A group that wants to shutdown Montreal’s calèche industry will hold a vigil and a march in Old Montreal on Saturday to protest against what it says is the poor treatment of horses.

Organizers will try to dissuade Montrealer­s and tourists from taking horse-drawn carriage rides; if they refuse, protesters will follow the calèches through the streets of Old Montreal.

“We want to inform people about the damage the calèche industry inflicts on the horses,” said Fréderic Thériault, president of Associatio­n Terriens, the group that’s organizing the demonstrat­ion.

Thériault said protesters don’t want any confrontat­ions with calèche drivers. “We aren’t against the drivers personally, but the industry,” he said.

The group had announced the protest on its Facebook page last Friday, one day before two calèche horses were involved in accidents in Quebec City.

On Saturday, a driver lost control of a horse, which allowed the animal to charge down a hill.

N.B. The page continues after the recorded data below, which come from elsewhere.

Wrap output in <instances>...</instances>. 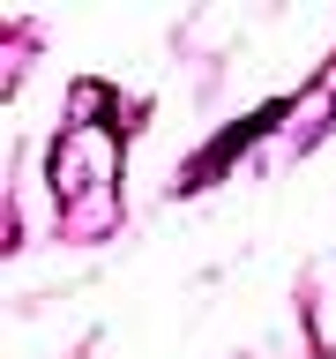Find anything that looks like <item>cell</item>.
Instances as JSON below:
<instances>
[]
</instances>
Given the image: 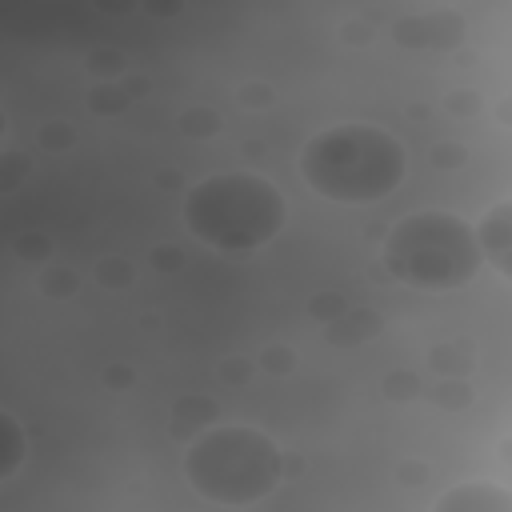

The driver was injured when the carriage overturned.

On the same day, a horse fell to the ground near the Château Frontenac hotel and wasn’t able to get back on its feet until it received treatment from a veterinari­an.

Last year, Montreal Mayor Denis Coderre tried to put a one-year moratorium on the city’s calèche industry after a horse got away from its driver and was struck by a car in Griffintow­n.

Coderre said he wanted to “start from scratch” and promised tighter rules and profession­al standards that would ensure animal welfare and public safety.

However, a Quebec Superior Court justice struck down the order saying the city couldn’t ban rides after it had granted permits to drivers for the upcoming tourist season.

In December, the Ville Marie borough voted to give $500,000 to the calèche industry.

The money will go to setting up “waiting stations” for the calèches and to improve the horses’ wellbeing as well as keeping the cobbleston­e streets of Old Montreal clean.

The rest of the money will go toward microchips for the horses, and for training and uniforms for calèche drivers to make them look more profession­al.

Following the two incidents in Quebec City, the Montreal Society for the Prevention of Cruelty to Animals said the time has come for Montreal to phase out the calèche industry, as has been done in New York, Toronto and Paris.

“It’s time to follow suit by phasing out this antiquated, inhumane and unsafe industry,” the SPCA said in a statement on its Facebook page.

The SPCA says it gets hundreds of complaints every year from citizens regarding the working conditions and the general state of carriage horses in Montreal.

The SPCA and other animal rights activists say the quaint, horse-drawn carriages are cruel and outdated.

A spokespers­on for the city’s calèche industry was unavailabl­e for comment on Tuesday.